(Text to read):
────────────────────────────────────────
Ronald Clarence Jeffery (6 September 1917 – 24 September 2002), also Józef Kawala, Stanisław Jasiński, Sporn and Botkin, was an English soldier and an agent of British and Polish intelligence during World War II. Jeffery was described by the Gestapo as "one of the foxiest devils in Europe".

==Biography==
Ron Jeffery was born on 6 September 1917 in Kent, to an English mother and a New Zealand West Coast miner who settled in England after World War I. Jeffery served as a Lance Corporal in the 6th West Kent Battalion and was captured during the Battle of France by the Wehrmacht in 1940 near Doullens. He was transported to the German prisoner of war camp at Szubin in occupied Poland. Later, Jeffery was moved to Ostrzeszów, renamed by Germans to Schildberg, and from there, travelled with other prisoners of war to the camp in Łódź, named Litzmannstadt under occupation. He escaped twice from two camps and finally joined up with Polish underground members in Warsaw.

Jeffery spoke three languages; German, French and English. Soon after his capture, he began to develop a basic understanding of the Polish language, which made him very useful to Polish underground fighters. Under forged documents issued under false Polish and German names, Jeffery began to serve as a courier in the Polish underground as a part of several missions to occupied cities such as Vienna, Prague, Budapest, Berlin and Hamburg. He was also a member of selective Kedyw groups (patrole), which carried out executions of Nazi collaborators and traitors sentenced by special Underground courts.

On 5 May 1943 while undercover in Warsaw Jeffery married a Polish woman, Marysia Kaziu, daughter of a Warsaw doctor. They had two children, Patrycja, known as Punia, born in Warsaw in December 1943, and Martin, born in London in September 1946. Marysia and Patrycja rejoined Jeffery after the war in September 1945: Jeffery believed that she was questioned by Kim Philby on her arrival at Croydon airport, and that Philby had also been one of the two agents who had questioned him soon after his arrival in London in 1944.

In late 1943, Jeffery came into contact with Boris Smyslovsky, a German colonel of White Russian origins. Smyslovsky wished to induce the western allies to join a Nazi alliance against the Soviet Union, and was prepared to use Jeffery as a go-between. Smyslovsky arranged for Jeffery to be secretly smuggled via Berlin and Oslo to Stockholm in Sweden, from where he was able to fly to the UK in early 1944. He brought with him reports from the Polish underground to the British government: these included details of the Katyn massacre for which at that time (and until 1990) the USSR officially blamed on Germany. His efforts were at first highly regarded but he was subsequently treated with suspicion by many of the British authorities. He was sent back to his previous regiment's former Kent headquarters in Maidstone, where he was obliged to perform only menial duties. Despite his requests, he was not permitted to return to active service on continental Europe in the final months of the war. A disillusioned Jeffery later attributed his treatment specifically to the actions of Kim Philby and other high-ranking Russian agents entrenched in the British system.
────────────────────────────────────────
(Dataset records):
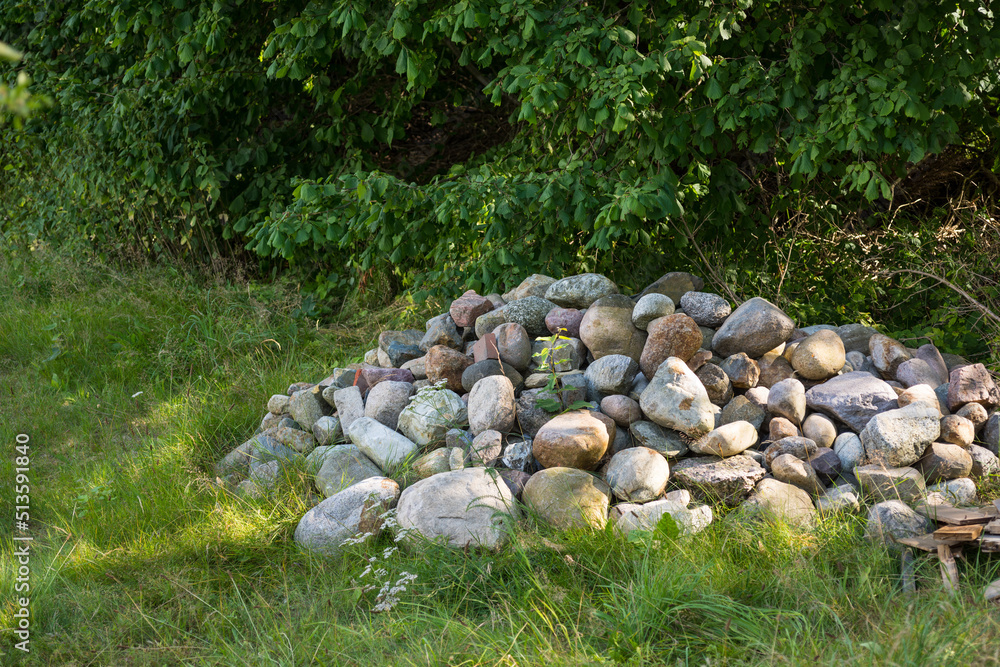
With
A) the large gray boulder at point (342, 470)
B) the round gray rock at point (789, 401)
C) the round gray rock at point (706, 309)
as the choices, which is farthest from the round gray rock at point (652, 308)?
────────────────────────────────────────
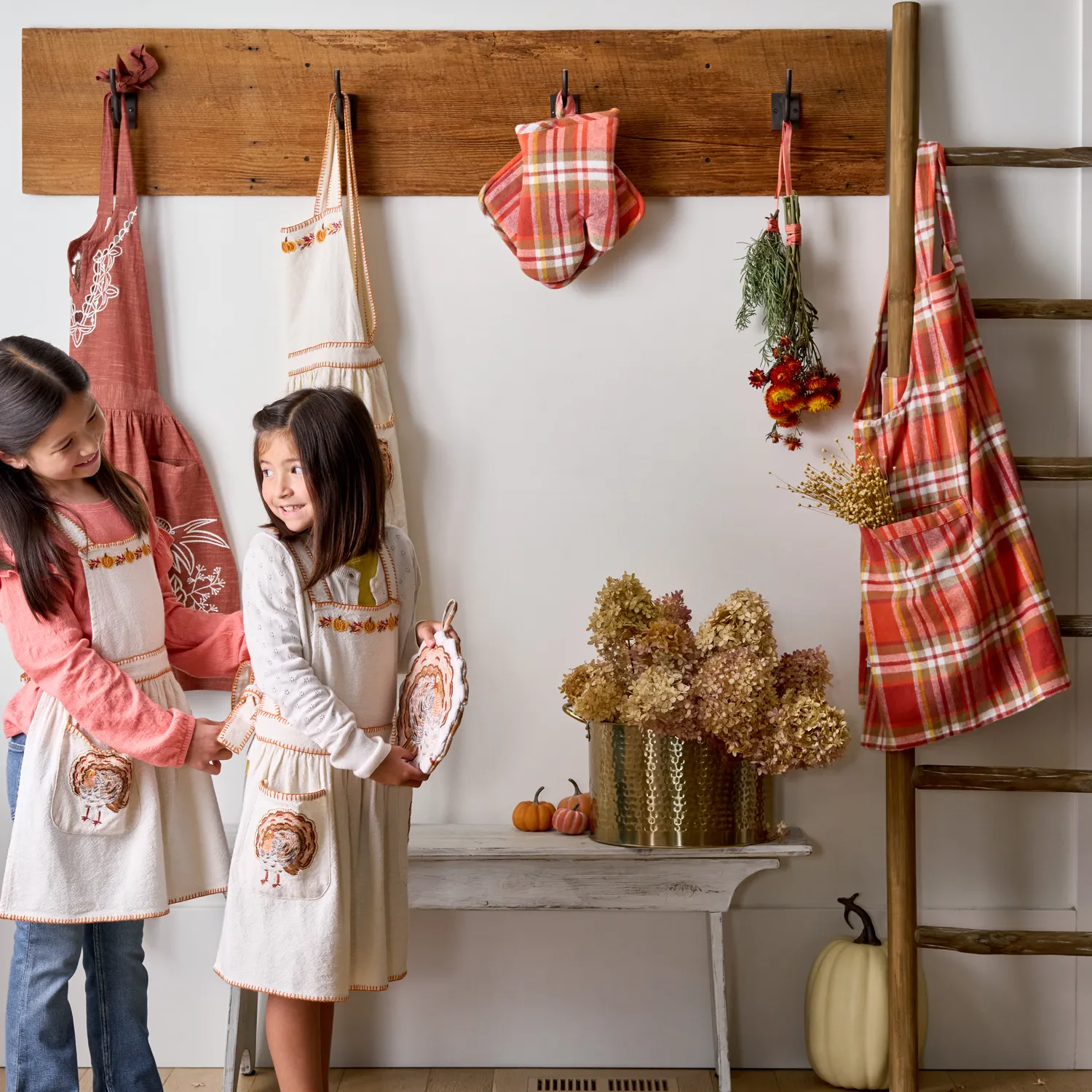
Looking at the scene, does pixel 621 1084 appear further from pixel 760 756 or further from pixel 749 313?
────────────────────────────────────────
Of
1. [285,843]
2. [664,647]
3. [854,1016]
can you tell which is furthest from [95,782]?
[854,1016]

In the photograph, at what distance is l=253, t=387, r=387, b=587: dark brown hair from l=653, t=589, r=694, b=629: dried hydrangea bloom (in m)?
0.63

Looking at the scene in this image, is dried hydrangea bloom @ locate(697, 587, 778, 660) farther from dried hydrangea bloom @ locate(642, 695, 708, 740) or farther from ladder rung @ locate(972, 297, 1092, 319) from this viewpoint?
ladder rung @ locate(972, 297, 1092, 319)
────────────────────────────────────────
Extract the passage of the Ron Jeffery biography between "On 5 May 1943" and "London in 1944.", inclusive.

(Answer for this exercise):
On 5 May 1943 while undercover in Warsaw Jeffery married a Polish woman, Marysia Kaziu, daughter of a Warsaw doctor. They had two children, Patrycja, known as Punia, born in Warsaw in December 1943, and Martin, born in London in September 1946. Marysia and Patrycja rejoined Jeffery after the war in September 1945: Jeffery believed that she was questioned by Kim Philby on her arrival at Croydon airport, and that Philby had also been one of the two agents who had questioned him soon after his arrival in London in 1944.